In France, don’t eat the bread before the meal.

Never turn down vodka in Russia or tea in Turkey.

In France, eat frogs legs like you would eat fried chicken –with your hands in a casual setting, with a knife and fork in a formal restaurant.

In Kenya drinking cows blood mixed with milk is a special treat.

Chinese people do not eat fortune cookies for dessert but oranges for good luck.  It is illegal to eat an orange in a bathtub in California.

In China you are expected to leave a small amount of food uneaten on your plate. If you finish everything, you are sending the insulting message that not enough food was served to you.

It is rude to burp at a table in Japan. It is not rude to burp at a table in China.

In Singapore gum chewing is illegal.

In Mexico Men make toasts, women do not.

In Russia, Do not drink until a toast has been made.

In Armenia, if you empty a bottle into someone’s glass, it obliges them to buy the next bottle.

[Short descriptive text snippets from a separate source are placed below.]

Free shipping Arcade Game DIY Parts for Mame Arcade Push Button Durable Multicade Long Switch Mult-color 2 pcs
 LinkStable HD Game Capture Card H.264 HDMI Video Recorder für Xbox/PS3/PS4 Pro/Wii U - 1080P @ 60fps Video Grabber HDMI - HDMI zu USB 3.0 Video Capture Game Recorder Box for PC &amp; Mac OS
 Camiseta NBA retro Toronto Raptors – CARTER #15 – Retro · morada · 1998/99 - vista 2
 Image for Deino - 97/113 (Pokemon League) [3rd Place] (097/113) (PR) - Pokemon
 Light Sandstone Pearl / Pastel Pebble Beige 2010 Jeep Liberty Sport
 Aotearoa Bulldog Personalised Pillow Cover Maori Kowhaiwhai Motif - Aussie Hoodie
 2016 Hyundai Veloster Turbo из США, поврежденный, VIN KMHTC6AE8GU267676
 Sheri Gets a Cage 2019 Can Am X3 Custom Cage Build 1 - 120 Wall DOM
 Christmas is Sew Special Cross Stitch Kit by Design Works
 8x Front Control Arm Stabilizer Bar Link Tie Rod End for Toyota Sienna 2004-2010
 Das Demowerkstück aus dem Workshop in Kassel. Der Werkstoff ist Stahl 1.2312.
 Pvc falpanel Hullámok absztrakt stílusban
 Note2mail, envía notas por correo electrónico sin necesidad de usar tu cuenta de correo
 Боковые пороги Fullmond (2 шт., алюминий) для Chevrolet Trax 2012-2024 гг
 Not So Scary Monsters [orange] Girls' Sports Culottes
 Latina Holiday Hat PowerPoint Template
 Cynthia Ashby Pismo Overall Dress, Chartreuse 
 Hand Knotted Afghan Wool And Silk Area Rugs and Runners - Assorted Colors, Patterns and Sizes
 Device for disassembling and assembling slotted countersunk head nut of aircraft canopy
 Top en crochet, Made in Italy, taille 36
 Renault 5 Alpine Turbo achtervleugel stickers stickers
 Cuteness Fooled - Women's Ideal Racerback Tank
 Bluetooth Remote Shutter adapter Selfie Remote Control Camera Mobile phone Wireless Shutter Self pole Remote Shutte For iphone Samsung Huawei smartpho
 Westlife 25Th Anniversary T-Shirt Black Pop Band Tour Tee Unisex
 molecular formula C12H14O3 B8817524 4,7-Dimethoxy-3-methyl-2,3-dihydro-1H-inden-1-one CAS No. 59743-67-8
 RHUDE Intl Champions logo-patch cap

In restaurants in Portugal don’t ask for salt and pepper if it is not already on the table. Asking for any kind of seasoning or condiment is to cast aspersions on the cook. Cooks are highly respected people in Portugal.

Eating from individual plates strikes most people in Ethiopia as hilarious, bizarre, and wasteful. Food is always shared from a single plate without the use of cutlery.

In Japan it is acceptable to loudly slurp noodles and similar foods. In fact, it is considered flattering to do so, because it indicates that you are enjoying the food.

Do not eat fugu from  an unlicensed chef. The Japanese pufferfish, or fugu, is a delicacy in Japan. It’s also potentially one of the most poisonous foods in the world, with no known antidote.  Japanese chefs train for years to remove the deadly portion of the fish before serving it, though generally the goal is not to fully remove it, but to leave just enough of a trace to generate a tingling sensation in the mouth, so the customer knows how close he came to the edge.  This was one of my best meals in Japan and I have lived to write this.

At this moment,  someone is making a food etiquette mistake.